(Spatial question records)
***

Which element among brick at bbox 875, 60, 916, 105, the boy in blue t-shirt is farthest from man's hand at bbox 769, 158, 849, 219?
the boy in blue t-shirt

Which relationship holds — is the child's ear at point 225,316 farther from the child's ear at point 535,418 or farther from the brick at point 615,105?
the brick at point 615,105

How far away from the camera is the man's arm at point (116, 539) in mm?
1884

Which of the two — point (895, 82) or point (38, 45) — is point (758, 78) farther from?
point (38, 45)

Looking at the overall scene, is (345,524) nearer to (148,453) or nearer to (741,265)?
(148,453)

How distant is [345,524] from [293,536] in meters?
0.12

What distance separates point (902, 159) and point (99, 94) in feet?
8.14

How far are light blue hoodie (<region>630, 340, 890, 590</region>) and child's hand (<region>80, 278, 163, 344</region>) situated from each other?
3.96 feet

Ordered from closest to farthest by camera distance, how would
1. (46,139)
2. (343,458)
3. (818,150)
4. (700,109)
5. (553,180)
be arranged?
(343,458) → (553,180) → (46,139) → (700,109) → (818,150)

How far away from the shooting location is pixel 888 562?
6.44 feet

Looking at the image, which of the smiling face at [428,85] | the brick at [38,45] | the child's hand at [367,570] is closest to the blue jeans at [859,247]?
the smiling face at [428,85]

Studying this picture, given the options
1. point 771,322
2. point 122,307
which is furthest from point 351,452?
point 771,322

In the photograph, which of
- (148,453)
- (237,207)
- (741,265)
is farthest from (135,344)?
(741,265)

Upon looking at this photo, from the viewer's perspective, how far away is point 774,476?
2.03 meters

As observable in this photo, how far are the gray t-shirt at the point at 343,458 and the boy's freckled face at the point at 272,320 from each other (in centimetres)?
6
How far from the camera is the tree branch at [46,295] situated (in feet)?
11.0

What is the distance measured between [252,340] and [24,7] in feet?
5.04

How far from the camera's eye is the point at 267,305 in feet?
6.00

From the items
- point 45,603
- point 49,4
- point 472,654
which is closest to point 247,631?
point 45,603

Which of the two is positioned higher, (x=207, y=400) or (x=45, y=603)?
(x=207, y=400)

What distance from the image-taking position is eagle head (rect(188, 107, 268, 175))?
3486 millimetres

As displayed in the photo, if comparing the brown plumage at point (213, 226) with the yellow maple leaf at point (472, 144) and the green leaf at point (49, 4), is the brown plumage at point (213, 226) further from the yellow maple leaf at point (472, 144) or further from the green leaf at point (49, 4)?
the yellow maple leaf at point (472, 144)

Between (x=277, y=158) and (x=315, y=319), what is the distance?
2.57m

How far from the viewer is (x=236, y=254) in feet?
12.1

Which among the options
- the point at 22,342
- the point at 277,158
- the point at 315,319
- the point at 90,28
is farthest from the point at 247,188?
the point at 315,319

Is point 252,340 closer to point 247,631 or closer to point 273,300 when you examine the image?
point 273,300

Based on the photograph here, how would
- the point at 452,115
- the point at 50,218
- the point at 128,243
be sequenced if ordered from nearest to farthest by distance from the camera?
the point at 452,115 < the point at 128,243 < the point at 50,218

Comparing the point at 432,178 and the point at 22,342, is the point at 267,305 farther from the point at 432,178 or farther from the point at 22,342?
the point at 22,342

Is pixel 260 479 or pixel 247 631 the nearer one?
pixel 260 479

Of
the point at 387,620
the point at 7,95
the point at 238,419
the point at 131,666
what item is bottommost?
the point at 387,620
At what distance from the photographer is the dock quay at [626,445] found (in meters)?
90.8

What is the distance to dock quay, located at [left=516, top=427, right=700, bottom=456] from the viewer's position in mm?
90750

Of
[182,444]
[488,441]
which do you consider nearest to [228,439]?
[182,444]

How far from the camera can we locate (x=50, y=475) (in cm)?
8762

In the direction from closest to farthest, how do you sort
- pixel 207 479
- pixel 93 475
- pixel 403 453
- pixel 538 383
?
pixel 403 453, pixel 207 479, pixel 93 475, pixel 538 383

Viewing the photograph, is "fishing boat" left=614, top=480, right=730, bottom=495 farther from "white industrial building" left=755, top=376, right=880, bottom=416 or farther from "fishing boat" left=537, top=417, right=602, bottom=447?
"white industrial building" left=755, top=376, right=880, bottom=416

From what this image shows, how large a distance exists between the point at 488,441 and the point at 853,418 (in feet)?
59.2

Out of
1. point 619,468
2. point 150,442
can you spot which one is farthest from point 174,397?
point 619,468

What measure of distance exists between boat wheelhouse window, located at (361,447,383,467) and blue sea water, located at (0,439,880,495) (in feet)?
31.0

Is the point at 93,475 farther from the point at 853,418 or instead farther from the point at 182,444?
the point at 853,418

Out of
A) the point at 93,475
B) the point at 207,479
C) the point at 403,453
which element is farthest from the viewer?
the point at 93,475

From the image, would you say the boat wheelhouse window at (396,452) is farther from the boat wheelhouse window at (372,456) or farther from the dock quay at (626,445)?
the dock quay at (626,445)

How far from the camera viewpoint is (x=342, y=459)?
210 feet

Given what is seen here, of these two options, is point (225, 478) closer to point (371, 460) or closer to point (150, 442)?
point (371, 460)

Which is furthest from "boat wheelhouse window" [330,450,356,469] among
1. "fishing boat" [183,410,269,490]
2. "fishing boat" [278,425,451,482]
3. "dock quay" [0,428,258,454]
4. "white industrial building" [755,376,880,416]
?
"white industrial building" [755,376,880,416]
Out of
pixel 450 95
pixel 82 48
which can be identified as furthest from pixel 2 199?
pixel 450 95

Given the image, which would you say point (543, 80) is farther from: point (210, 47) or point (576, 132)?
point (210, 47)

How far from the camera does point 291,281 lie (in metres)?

***

**Task objective**
Could you format the records as a numbered list, from the line containing "How far from the camera's" up to and including the line containing "3486 millimetres", with blank lines left out?

**Solution to the exercise**
1. How far from the camera's eye is the point at 267,305 in feet?
2. 6.00
3. From the items
4. - point 45,603
5. - point 49,4
6. - point 472,654
7. which is closest to point 247,631?
8. point 45,603
9. Which of the two is positioned higher, (x=207, y=400) or (x=45, y=603)?
10. (x=207, y=400)
11. What distance from the image-taking position is eagle head (rect(188, 107, 268, 175))?
12. 3486 millimetres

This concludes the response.